Not all benefits are created equal… While a bigger check is a win for retirees, it could come at the expense of current workers and future retirees. Gen Zers are starting to save for retirement earlier than previous generations, and they have good reason to: the Social Security Trust Fund (which pays out retiree benefits) is projected to run dry in 2034, leaving enough money to cover only 77% of scheduled benefits.
All eyes on Netflix… but everyone’s bingeing Tuesday’s earnings, not “Dahmer.” After losing 1M+ subscribers over the past two quarters, Netflix plans to launch a $7/month ad-supported tier next month to revive growth — just weeks before Disney+ plans to launch its own cheaper tier. The commercials, which should average four to five minutes per hour, will cost advertisers big $$ and run on Microsoft tech. Meanwhile, Netflix’s $20B of original-content spending this year could cut into earnings: it expects profits to dip 34% this quarter from last year.

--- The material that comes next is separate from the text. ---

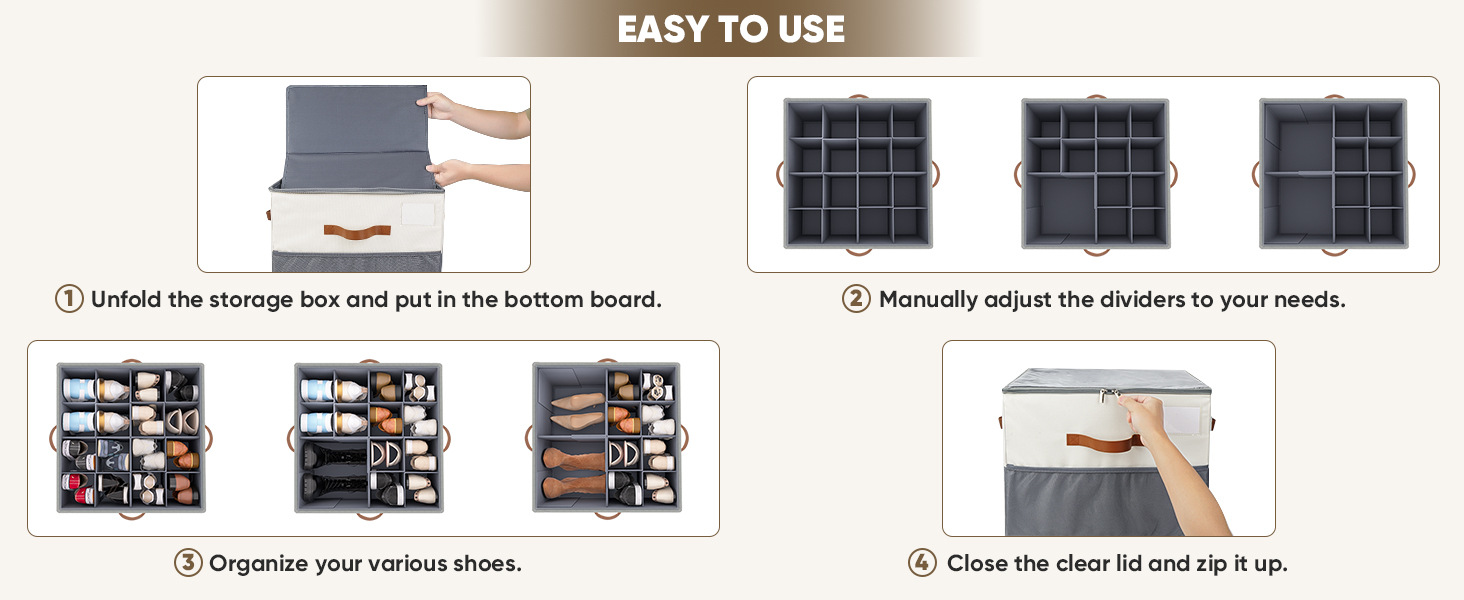 EASY TO USE

① Unfold the storage box and put in the bottom board.

② Manually adjust the dividers to your needs.

③ Organize your various shoes.

④ Close the clear lid and zip it up.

All charged up… Tesla was on a roll last quarter. The EV icon delivered a record 343K vehicles (up 45% from last year) and analysts say it'll likely report $22B+ in third-quarter revenue on Wednesday (which would be up 63%). The accelerators: Tesla hiked prices on all models last quarter, upped production at its Berlin factory, and is ramping up in Shanghai. The speed bump: the record deliveries were below expectations, and there’s a chance Elon’s baby won’t meet its annual target because of logistical snags and high delivery costs.
The metaverse doesn’t have legs… literally. Meta has spent $15B+ on its metaverse, but Horizon Worlds had only about 300K users as of February, and its avatars still don’t have legs. Last week Meta dropped a leg teaser — but admitted it was made using motion capture (read: fake digi-legs). Meta also launched a $1.5K VR headset and a Microsoft remote-work partnership (think: metaverse Excel). But meta-investments are expected to lose $$ for years. Meta’s cutting staff as growth slows (a first), and shares are down 60%+ this year. Zuck put it best: “Legs are hard.”
The gig is up… On Tuesday the US Labor Department announced a proposal that could classify millions of gig workers (think: delivery drivers, janitors, and home-care aides) as employees rather than independent contractors. The final rule is expected next year and would likely boost gig workers’ pay and benefits, while hurting the gig-dependent biz models of companies like Uber, Lyft, and DoorDash. And unlike California’s AB5 bill, this rule would have consequences nationwide.